### INSTRUÇÃO 1
Como você resumiria em duas frases o trecho sobre o governo do Pará e a mineradora Belo Sun?

### TRECHO FORNECIDO
'''

O governo do Pará evitou comentar a compra irregular de 21 lotes de assentamento da reforma agrária pela mineradora canadense Belo Sun na Volta Grande do Xingu, ocorrida antes de acordo com o Incra, órgão federal. Questionado pelo Estadão sobre que medidas a gestão de Helder Barbalho tomaria em relação ao caso, o governo do Pará se limitou a responder: "A Secretaria de Meio Ambiente e Sustentabilidade do Pará (Semas) informa que a licença de instalação do referido empreendimento encontra-se suspensa desde 2017, por decisão judicial".

O fato é que, da mesma forma que o Incra agora se junta à mineradora canadense para lucrar com o ouro que será retirado de um assentamento, o governo do Pará se associou com a Belo Sun em um projeto para construir uma refinaria de ouro no Estado.

Em fevereiro, durante um evento realizado pelo governador Helder Barbalho, no Palácio dos Despachos, em Belém, foi assinado "um protocolo de intenções" com seis mineradoras, entre elas a Belo Sun. Helder Barbalho disse, na ocasião, que a ideia é implantar "a maior refinaria de ouro do País" dentro do Pará, com apoio dessas empresas.

A Belo Sun afirma que seu Projeto Volta Grande terá investimento total de R$1,22 bilhão.

'''

### MATERIAL A PROCESSAR
'''

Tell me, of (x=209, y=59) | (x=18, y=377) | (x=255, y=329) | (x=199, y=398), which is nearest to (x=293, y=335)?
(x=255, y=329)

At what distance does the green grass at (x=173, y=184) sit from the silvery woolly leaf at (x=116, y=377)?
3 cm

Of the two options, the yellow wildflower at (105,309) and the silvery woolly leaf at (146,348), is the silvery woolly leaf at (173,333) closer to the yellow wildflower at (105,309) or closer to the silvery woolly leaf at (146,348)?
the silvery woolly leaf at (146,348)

'''
'''

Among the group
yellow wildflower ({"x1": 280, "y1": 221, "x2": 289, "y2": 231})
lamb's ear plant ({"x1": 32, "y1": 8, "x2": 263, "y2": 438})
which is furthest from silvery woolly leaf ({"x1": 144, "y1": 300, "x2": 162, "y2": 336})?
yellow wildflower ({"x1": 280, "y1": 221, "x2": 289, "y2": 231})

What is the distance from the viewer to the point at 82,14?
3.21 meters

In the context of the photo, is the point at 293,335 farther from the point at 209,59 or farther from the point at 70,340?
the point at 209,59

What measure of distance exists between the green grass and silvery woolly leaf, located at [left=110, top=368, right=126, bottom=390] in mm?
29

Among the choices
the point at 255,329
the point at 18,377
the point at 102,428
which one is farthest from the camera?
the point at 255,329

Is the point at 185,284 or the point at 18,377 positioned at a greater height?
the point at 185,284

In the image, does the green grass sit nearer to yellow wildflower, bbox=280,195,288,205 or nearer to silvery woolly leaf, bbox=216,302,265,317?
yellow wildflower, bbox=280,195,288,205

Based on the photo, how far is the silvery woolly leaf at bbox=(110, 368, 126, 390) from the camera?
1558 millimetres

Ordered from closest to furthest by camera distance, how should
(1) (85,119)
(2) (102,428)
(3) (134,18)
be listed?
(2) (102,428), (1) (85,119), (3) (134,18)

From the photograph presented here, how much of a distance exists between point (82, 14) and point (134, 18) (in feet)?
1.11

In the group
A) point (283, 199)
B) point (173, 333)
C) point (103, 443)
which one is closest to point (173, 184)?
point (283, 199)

'''

### INSTRUÇÃO 2
Quantas linhas das entradas contêm a palavra "does"? Diferencie maiúsculas de minúsculas e responda só com o número.

### RESPOSTA ESCRITA 1
O governo do Pará evitou comentar a compra irregular de 21 lotes de assentamento da reforma agrária pela mineradora canadense Belo Sun na Volta Grande do Xingu e apenas informou que a licença de instalação do empreendimento está suspensa desde 2017 por decisão judicial. Em fevereiro, durante um evento do governador Helder Barbalho, foi assinado um protocolo de intenções com seis mineradoras, entre elas a Belo Sun, para implantar no Pará uma refinaria de ouro, e a empresa afirma que seu Projeto Volta Grande terá investimento total de R$1,22 bilhão.

### RESPOSTA ESCRITA 2
2